Exercises to complete:
- a) Can you condense the paragraph of the West of Zanzibar review that begins "Phroso the magician takes 18 years" into a short bulleted list that keeps its main facts?
- b) Could you pick up the West of Zanzibar review after its final sentence and carry it on?

Source passage:
Wednesday, October 19, 2022

WEST OF ZANZIBAR (Tod Browning, 1928)

 

Phroso the magician takes 18 years to reveal his infinite jest only to get burned by the final punchline! Another Tod Browning insanely ambitious plot may stretch credibility but not awe-inducing enjoyment, as Lon Chaney as the cuckolded magician leers and crawls towards certain doom, his only goal comeuppance for the man who “stole” his wife, even at the cost of an innocent life. Yet Chaney is also able to imbue Phroso (or Dead-Legs, as he is also called) with the seemingly human flaw of compassion beneath the veneer of cruelty. Since Chaney’s face isn’t hidden beneath a mask or makeup, he contorts his visage into deep emotions, from abject debasement to teary regret: it’s a remarkable performance! His only “schtick” the physicality of crawling about the floor, slithering like the Grinch, like the cold-blooded reptile he has made himself become. Browning’s sideshow trick is disclosing the magician’s secret of the disappearing cabinet, the one act that Phroso and his wife performed prior to the affair and one that he utilizes to quell the restless cannibals of the African continent. The portrayal of the indigenous Africans is typically racist of early cinema, represented as chanting natives, easily fooled by the white men who substitute kerosene for bourbon and whose slight-of-hand seems god-like. In one scene, Crane is summoned to Dead-Leg’s villa and when the path become swampy, the black men pick him up, so his shoes don’t get muddy. White entitlement in darkest Africa.

Stored items:

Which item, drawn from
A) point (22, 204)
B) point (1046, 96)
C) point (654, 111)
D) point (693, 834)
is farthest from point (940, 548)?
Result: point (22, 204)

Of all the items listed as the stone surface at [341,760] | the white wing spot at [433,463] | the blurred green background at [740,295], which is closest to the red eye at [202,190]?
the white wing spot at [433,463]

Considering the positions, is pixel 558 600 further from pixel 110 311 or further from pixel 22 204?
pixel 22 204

---

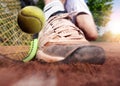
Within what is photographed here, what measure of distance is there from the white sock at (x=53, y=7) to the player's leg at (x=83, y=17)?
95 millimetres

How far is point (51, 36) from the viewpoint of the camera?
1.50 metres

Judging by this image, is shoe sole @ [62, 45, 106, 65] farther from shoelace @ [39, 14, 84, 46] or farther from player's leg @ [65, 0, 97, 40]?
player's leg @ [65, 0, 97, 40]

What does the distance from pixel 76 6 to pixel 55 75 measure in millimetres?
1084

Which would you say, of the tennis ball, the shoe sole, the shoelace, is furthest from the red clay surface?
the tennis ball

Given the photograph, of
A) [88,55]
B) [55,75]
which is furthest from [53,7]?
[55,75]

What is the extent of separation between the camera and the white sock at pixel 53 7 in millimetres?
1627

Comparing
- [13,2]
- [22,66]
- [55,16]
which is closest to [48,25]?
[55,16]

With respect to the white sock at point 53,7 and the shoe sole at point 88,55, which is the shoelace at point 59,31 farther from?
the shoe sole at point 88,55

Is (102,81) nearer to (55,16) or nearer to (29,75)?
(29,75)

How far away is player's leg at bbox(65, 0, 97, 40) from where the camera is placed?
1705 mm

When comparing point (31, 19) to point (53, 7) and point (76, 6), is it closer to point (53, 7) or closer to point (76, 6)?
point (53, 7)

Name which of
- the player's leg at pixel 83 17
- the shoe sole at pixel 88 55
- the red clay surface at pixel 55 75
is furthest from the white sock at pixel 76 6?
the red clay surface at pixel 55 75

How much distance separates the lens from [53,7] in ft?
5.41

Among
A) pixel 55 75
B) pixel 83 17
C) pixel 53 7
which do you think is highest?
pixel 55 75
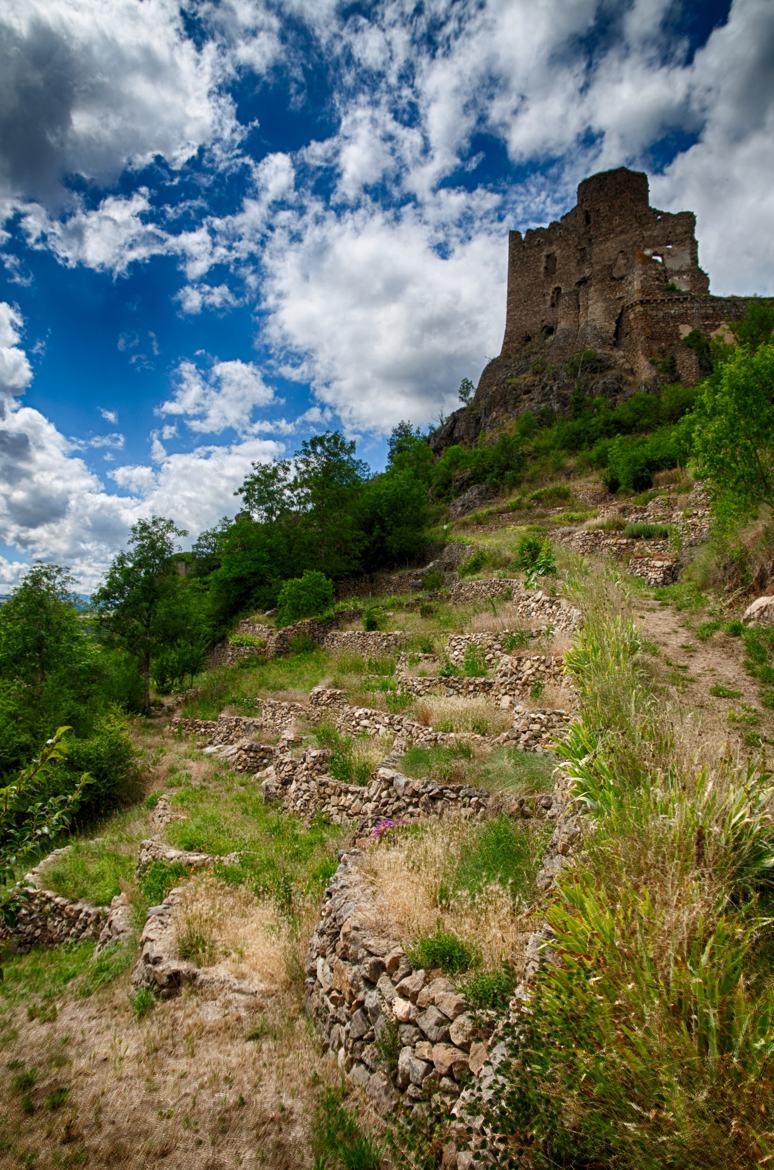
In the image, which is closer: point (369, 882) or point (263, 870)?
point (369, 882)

Answers below:
- a)
- Phroso, a magician, spends 18 years working toward revenge on the man who "stole" his wife, even at the cost of an innocent life, and is burned by the final punchline.
- Tod Browning's ambitious plot strains credibility but stays awe-inducingly enjoyable.
- Lon Chaney plays Phroso, also called Dead-Legs, and gives him compassion beneath the cruelty. With no mask or makeup, his face shows emotions from abject debasement to teary regret.
- His only "schtick" is crawling and slithering across the floor like a cold-blooded reptile.
- Browning reveals the secret of the disappearing cabinet. Phroso and his wife performed this act before the affair, and he uses it to quell restless cannibals in Africa.
- The portrayal of indigenous Africans is racist in the way typical of early cinema. They appear as chanting natives, easily fooled by white men who substitute kerosene for bourbon and whose sleight of hand seems god-like.
- In one scene, black men carry Crane over a swampy path to Dead-Legs's villa so his shoes don't get muddy, an image of white entitlement.

- b)
The plot is insane: Phroso (Lon Chaney) and his wife/assistant Anna perform a disappearing act vaudeville routine. When Anna falls in love with Crane (Lionel Barrymore) and he tells Phroso they’re leaving together for Africa, a confrontation ensues where Phroso is pushed over a balcony and breaks his back, causing him to be paralyzed from the waist down. A year later, Phroso learns of Anna’s return and finds her dead in a church with her infant daughter now orphaned. It’s never explained how or why she dies: was it suicide? Disease? Murder? So Phroso takes the baby, and the story jumps eighteen years later, he’s now known as Dead-Legs in a squalid jungle villa and Maize (Mary Nolan), the adopted baby now an adult, is forced to prostitute herself in a grungy Zanzi-bar, so to speak. Ha! Thinking that Maize is Crane’s daughter, his almost two decades of revenge is a dish about to be served cold. Or so he thinks! 

Though the camera rarely moves, and Browning chooses to film in static compositions, the movement within the frame, from the physical violence and dancing to the facial contortions of Chaney, creates drama and suspense. When Chaney crawls across the floor towards the camera like a slithering beast, in focus the entire shot, it’s quite unsettling. Browning’s use of close-up is also wonderful as Mary Nolan’s transformation from blonde-haired ingenue to dirty whorish drunk is quite startling too. She and Chaney express much with their eyes and slight turn of the mouth, without having to exaggerate or stage-act. The peripheral characters aren’t fleshed-out enough and remain caricatures (as do the native people) yet the whiskey-infused Doc fits the algorithm for love interest and savior. The narrative twist probably doesn’t surprise many but Chaney sells it, his body language alone expressing his absolute defeat...at his own hands. That he saves Maize and Doc as his final act of contrition may save his soul, but his body still burns in hell!